### INFORMATION SHOWN
start
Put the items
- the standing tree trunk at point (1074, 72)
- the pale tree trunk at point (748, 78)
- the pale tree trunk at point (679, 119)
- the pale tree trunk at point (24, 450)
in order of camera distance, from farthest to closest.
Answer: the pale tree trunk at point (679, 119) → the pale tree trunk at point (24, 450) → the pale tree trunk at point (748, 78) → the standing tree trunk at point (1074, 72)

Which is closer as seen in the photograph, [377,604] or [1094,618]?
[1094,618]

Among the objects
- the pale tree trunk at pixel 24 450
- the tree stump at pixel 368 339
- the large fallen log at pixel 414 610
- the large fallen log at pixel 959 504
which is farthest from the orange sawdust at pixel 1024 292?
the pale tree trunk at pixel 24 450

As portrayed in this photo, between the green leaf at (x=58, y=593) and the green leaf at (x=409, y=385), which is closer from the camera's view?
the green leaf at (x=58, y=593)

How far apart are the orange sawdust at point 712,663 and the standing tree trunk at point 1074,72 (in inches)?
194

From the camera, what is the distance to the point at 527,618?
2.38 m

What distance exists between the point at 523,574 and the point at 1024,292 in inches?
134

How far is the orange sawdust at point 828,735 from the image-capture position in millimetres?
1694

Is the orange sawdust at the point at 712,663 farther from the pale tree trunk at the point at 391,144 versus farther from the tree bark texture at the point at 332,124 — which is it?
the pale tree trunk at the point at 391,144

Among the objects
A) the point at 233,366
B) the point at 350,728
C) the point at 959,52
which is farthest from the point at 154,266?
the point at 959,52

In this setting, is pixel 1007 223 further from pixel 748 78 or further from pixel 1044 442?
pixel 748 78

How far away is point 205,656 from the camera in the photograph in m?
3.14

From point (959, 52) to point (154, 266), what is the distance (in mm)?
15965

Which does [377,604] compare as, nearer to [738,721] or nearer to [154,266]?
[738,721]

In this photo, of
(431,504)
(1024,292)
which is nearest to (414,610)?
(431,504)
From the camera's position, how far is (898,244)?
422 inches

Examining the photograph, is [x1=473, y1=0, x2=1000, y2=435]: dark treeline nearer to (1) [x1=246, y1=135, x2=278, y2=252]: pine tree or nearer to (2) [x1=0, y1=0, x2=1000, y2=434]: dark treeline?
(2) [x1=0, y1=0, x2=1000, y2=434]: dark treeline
end
### EXERCISE DESCRIPTION
Format every line of the records above as a JSON list of strings, one string per line, and leave out the blank lines.

### RESPONSE BELOW
[
  "Put the items",
  "- the standing tree trunk at point (1074, 72)",
  "- the pale tree trunk at point (748, 78)",
  "- the pale tree trunk at point (679, 119)",
  "- the pale tree trunk at point (24, 450)",
  "in order of camera distance, from farthest to closest.",
  "Answer: the pale tree trunk at point (679, 119) → the pale tree trunk at point (24, 450) → the pale tree trunk at point (748, 78) → the standing tree trunk at point (1074, 72)",
  "Which is closer as seen in the photograph, [377,604] or [1094,618]?",
  "[1094,618]",
  "Among the objects",
  "- the pale tree trunk at pixel 24 450",
  "- the tree stump at pixel 368 339",
  "- the large fallen log at pixel 414 610",
  "- the large fallen log at pixel 959 504",
  "which is farthest from the orange sawdust at pixel 1024 292?",
  "the pale tree trunk at pixel 24 450",
  "As portrayed in this photo, between the green leaf at (x=58, y=593) and the green leaf at (x=409, y=385), which is closer from the camera's view?",
  "the green leaf at (x=58, y=593)",
  "How far apart are the orange sawdust at point 712,663 and the standing tree trunk at point 1074,72 (in inches)?",
  "194",
  "From the camera, what is the distance to the point at 527,618?",
  "2.38 m",
  "What distance exists between the point at 523,574 and the point at 1024,292 in inches?",
  "134",
  "How far is the orange sawdust at point 828,735 from the image-capture position in millimetres?",
  "1694",
  "Is the orange sawdust at the point at 712,663 farther from the pale tree trunk at the point at 391,144 versus farther from the tree bark texture at the point at 332,124 — which is it?",
  "the pale tree trunk at the point at 391,144",
  "Among the objects",
  "A) the point at 233,366",
  "B) the point at 350,728",
  "C) the point at 959,52",
  "which is farthest from the point at 154,266?",
  "the point at 959,52",
  "In this setting, is pixel 1007 223 further from pixel 748 78 or further from pixel 1044 442?",
  "pixel 748 78",
  "How far away is point 205,656 from the camera in the photograph in m?",
  "3.14",
  "From point (959, 52) to point (154, 266), what is the distance (in mm)?",
  "15965",
  "Which does [377,604] compare as, nearer to [738,721] or nearer to [154,266]?",
  "[738,721]",
  "In this photo, of",
  "(431,504)",
  "(1024,292)",
  "which is nearest to (414,610)?",
  "(431,504)",
  "From the camera's position, how far is (898,244)?",
  "422 inches",
  "Examining the photograph, is [x1=473, y1=0, x2=1000, y2=435]: dark treeline nearer to (1) [x1=246, y1=135, x2=278, y2=252]: pine tree or nearer to (2) [x1=0, y1=0, x2=1000, y2=434]: dark treeline?",
  "(2) [x1=0, y1=0, x2=1000, y2=434]: dark treeline"
]